Directions for this task
I need the number of lines in the following entries that hold the word "United", and no other text.

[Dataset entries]
---

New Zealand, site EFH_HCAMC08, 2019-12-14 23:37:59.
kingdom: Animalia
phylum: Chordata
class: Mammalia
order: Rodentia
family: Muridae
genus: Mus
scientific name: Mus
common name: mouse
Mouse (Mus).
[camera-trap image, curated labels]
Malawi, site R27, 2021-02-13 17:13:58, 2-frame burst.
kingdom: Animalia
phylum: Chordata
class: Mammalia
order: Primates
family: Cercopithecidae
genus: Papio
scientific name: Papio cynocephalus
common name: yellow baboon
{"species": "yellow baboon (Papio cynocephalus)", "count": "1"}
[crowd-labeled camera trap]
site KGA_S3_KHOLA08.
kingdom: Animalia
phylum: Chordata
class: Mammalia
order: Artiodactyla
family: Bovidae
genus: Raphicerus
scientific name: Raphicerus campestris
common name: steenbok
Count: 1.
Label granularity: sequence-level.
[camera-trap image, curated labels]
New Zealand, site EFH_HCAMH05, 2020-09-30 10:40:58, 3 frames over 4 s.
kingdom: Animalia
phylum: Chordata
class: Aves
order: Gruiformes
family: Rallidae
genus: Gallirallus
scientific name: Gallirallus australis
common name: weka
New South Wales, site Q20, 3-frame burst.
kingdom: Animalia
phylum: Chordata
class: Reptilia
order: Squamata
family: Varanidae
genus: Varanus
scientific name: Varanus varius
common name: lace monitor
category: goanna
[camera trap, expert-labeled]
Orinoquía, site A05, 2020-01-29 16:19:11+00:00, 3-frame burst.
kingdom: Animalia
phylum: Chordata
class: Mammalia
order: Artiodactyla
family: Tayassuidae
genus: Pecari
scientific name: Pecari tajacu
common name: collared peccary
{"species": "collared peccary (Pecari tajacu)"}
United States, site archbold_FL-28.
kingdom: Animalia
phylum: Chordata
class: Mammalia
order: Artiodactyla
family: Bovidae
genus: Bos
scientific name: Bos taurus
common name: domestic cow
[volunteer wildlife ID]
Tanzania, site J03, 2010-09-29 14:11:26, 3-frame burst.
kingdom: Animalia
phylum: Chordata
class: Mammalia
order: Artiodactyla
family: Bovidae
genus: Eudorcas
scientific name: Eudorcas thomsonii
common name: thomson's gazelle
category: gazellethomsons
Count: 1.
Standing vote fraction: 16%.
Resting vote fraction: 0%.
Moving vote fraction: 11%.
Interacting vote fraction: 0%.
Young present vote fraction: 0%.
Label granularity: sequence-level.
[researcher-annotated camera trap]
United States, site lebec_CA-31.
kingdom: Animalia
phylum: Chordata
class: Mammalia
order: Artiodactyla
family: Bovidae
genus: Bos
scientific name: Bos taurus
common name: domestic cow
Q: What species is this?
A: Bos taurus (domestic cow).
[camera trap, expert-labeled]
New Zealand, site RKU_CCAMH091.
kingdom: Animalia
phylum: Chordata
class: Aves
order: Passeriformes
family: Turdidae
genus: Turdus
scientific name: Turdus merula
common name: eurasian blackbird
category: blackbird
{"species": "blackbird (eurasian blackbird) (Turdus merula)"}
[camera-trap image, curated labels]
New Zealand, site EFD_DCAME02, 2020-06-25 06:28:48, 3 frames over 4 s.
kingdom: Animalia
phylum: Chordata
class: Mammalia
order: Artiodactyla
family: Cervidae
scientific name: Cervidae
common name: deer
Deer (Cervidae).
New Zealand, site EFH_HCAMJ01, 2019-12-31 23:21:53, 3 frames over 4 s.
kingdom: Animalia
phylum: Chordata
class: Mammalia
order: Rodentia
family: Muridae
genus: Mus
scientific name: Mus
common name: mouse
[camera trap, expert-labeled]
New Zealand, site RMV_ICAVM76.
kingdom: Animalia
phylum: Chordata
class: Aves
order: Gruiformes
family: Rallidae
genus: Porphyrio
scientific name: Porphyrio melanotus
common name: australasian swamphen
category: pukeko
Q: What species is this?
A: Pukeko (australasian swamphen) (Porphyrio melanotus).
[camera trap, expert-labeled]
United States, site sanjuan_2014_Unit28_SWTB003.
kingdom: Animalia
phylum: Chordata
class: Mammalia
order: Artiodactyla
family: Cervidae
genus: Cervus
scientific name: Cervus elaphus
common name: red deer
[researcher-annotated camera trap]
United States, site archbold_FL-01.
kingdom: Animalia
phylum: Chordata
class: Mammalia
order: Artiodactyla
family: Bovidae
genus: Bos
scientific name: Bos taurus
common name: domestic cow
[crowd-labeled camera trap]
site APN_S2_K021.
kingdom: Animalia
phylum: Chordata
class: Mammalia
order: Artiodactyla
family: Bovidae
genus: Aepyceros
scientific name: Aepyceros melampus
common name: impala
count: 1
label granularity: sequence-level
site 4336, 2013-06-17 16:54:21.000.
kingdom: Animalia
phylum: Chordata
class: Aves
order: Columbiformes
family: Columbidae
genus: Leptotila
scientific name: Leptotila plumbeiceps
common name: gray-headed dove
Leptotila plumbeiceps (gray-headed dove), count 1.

---

Problem solution
4